Text passage

☆ ☆ ☆ ☆ ☆ ☆ ☆

Investigating the composition and behavior of microscale environments, including those within living cells, could become easier and more precise with nanoelectrodes being developed at the University of Illinois.
"The individual nanotube-based probes can be used for electrochemical and biochemical sensing," said Min-Feng Yu, a U. of I. professor of mechanical science and engineering, and a researcher at the university's Beckman Institute. "The position of the nanoelectrodes can be controlled very accurately."
To fabricate the nanoelectrodes, Yu and graduate students Kyungsuk Yum, Jie Hu and Han Na Cho begin by attaching a strong, rigid, boron-nitride nanotube to a much larger, conductive probe. The nanotube will form the insulating core of the nanoelectrode.
The researchers then coat the nanotube with a thin film of gold about 10-50 nanometers thick (a nanometer is 1 billionth of a meter.) The gold layer is then coated with an insulating polymer coating about 10 nanometers thick. Lastly, the researchers use a focused ion beam to slice off the end of the nanotube, exposing a conducting ring of gold sandwiched between an insulating core and an insulating outer ring.

☆ ☆ ☆ ☆ ☆ ☆ ☆

Dataset content
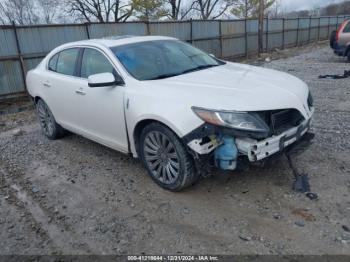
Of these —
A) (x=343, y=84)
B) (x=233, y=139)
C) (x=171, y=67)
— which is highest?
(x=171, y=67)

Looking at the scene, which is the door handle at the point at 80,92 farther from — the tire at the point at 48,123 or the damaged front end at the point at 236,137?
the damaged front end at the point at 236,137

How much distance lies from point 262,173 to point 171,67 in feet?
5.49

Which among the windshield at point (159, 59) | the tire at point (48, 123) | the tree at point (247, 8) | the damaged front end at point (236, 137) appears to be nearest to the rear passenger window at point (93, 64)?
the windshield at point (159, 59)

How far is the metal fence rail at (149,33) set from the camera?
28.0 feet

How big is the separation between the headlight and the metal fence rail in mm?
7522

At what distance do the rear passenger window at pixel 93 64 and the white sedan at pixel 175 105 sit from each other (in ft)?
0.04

☆ ☆ ☆ ☆ ☆ ☆ ☆

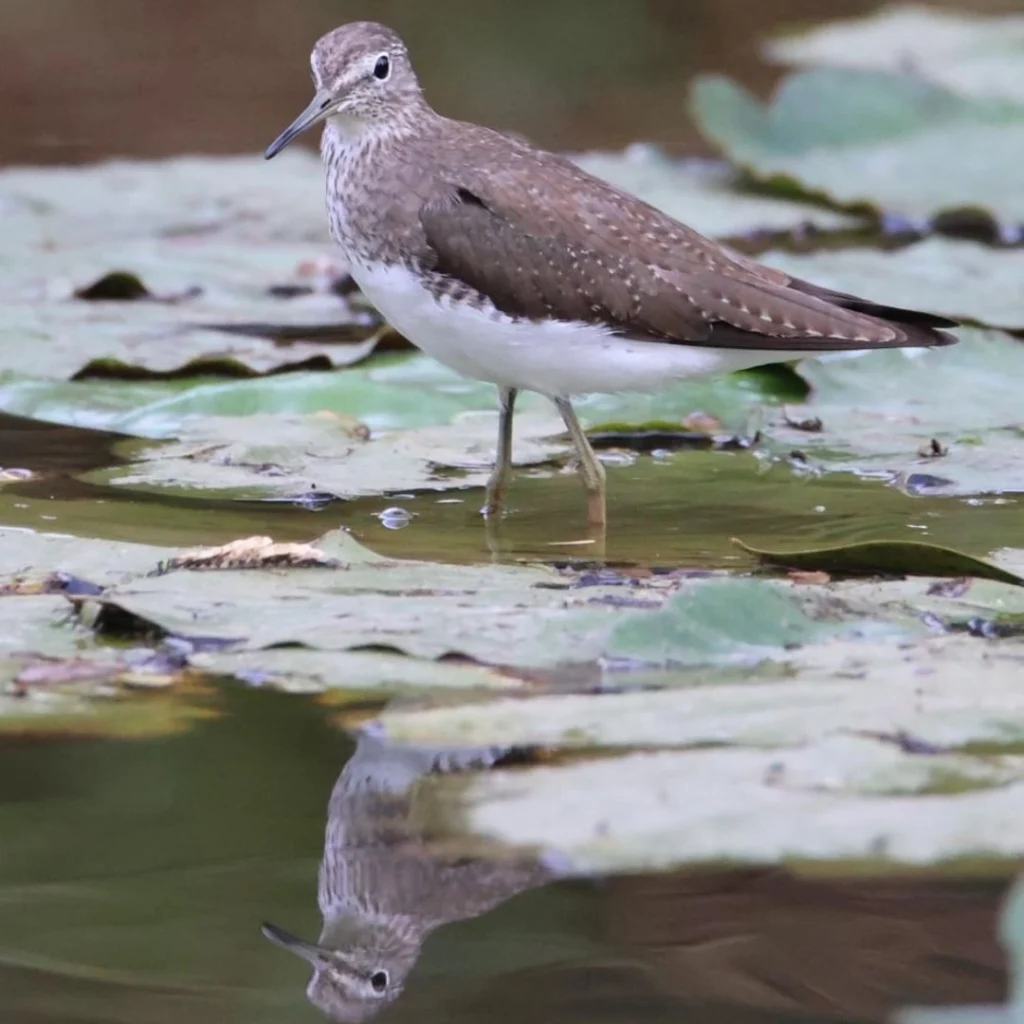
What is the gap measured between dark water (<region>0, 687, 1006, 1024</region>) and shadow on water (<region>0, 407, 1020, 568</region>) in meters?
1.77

☆ ☆ ☆ ☆ ☆ ☆ ☆

Exercise set
A: In the nanoelectrode text, why do the researchers use a focused ion beam on the nanotube? Answer in one to three sentences.
B: Could you carry on the passage about the University of Illinois nanoelectrodes, starting after its last sentence?

Your responses
A: They use it to slice off the end of the nanotube. This exposes a conducting ring of gold sandwiched between the insulating boron-nitride core and the insulating outer polymer ring.

B:
The process yields nanoelectrodes with a diameter of 100 nanometers, and a length of up to 30 microns.
Because the nanotube is attached to a much larger probe, the researchers can manipulate the nanotube like a needle. They can control precisely where the nanotube penetrates a cell, for example, and even pinpoint smaller cell structures, such as the nucleus or mitochondrion.
"Nanoelectrodes offer new opportunities for electrochemical sensing in intracellular environments," said Yu, who will describe the fabrication process and demonstrate the feasibility of nanoelectrodes at the March meeting of the American Physical Society, to be held in Denver, March 5-9. "By functionalizing the active area of the nanoelectrode with an appropriate chemical, we can target the detection of specific chemical species."
The researchers have demonstrated that their nanoelectrode can sense the chemical environment within a droplet 10 microns in diameter. Their next step is to show that the probe can penetrate the cellular membrane of a living cell, without damaging the cell.
The National Science Foundation and the University of Illinois funded the work.